> Reading passage
/---
Re: [sacm] SWID and CPE discussion

David,

It is a bit premature to decide what specifications we can use for what purpose under the SACM architecture.  We still have work to do to get to a final list of requirements and a stable architecture based on consensus.  We have a good start, but more work is needed once we can get a working group established.  It’s important to not get too far ahead of this initial step.  Individual SCAP specifications like CPE need to be part of the future discussion once we work through the requirements and architecture. There has been a lot of good work outside the SCAP efforts, including other work in the IETF that we need to consider when we get to the right point.
\---
> Requirement 1
Extract the entries exactly, starting with the line that contains "this 1456×819 image." and going on through the last line of the entries.
The mailing-list message and the entries that follow it have no connection to each other.

> Material to process
/---
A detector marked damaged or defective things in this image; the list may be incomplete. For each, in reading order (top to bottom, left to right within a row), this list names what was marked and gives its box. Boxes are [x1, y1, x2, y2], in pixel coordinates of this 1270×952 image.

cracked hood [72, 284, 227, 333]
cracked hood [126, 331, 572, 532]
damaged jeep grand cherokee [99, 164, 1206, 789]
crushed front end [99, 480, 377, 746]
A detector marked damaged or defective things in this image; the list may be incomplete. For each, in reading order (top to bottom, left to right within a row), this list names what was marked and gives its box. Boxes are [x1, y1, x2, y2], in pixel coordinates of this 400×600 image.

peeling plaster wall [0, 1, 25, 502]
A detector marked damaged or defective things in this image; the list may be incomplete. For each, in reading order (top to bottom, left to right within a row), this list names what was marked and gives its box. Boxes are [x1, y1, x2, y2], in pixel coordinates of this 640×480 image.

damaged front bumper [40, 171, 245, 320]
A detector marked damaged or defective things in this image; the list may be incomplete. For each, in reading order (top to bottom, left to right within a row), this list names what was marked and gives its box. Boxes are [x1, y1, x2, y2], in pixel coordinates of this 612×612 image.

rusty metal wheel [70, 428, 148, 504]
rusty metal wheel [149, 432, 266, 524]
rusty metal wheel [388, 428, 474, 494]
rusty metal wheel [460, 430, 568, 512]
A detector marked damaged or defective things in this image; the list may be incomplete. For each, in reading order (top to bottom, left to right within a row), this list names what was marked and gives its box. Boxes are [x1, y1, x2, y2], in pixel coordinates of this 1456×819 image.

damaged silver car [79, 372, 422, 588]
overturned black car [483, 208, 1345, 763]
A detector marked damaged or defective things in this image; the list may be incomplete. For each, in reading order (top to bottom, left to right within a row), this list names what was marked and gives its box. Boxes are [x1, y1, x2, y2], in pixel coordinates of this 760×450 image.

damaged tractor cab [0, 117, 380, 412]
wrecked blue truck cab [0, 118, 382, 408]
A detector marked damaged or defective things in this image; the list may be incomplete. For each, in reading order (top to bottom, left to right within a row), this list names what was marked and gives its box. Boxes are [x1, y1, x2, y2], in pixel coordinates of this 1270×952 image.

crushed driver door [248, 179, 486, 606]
\---
> Requirement 2
Condense the paragraph of the mailing-list message that begins "It is a bit premature" into a short bulleted list that keeps its main points.

> Correct response 1
A detector marked damaged or defective things in this image; the list may be incomplete. For each, in reading order (top to bottom, left to right within a row), this list names what was marked and gives its box. Boxes are [x1, y1, x2, y2], in pixel coordinates of this 1456×819 image.

damaged silver car [79, 372, 422, 588]
overturned black car [483, 208, 1345, 763]
A detector marked damaged or defective things in this image; the list may be incomplete. For each, in reading order (top to bottom, left to right within a row), this list names what was marked and gives its box. Boxes are [x1, y1, x2, y2], in pixel coordinates of this 760×450 image.

damaged tractor cab [0, 117, 380, 412]
wrecked blue truck cab [0, 118, 382, 408]
A detector marked damaged or defective things in this image; the list may be incomplete. For each, in reading order (top to bottom, left to right within a row), this list names what was marked and gives its box. Boxes are [x1, y1, x2, y2], in pixel coordinates of this 1270×952 image.

crushed driver door [248, 179, 486, 606]

> Correct response 2
- It is too early to decide which specifications can serve which purposes under the SACM architecture.
- A final list of requirements and a stable, consensus-based architecture are still needed.
- There is a good start, but more work must follow once a working group is established, and that first step should not be rushed past.
- Individual SCAP specifications such as CPE belong in later discussion, after the requirements and architecture are worked through.
- Good work outside SCAP, including other IETF efforts, should also be considered at the appropriate point.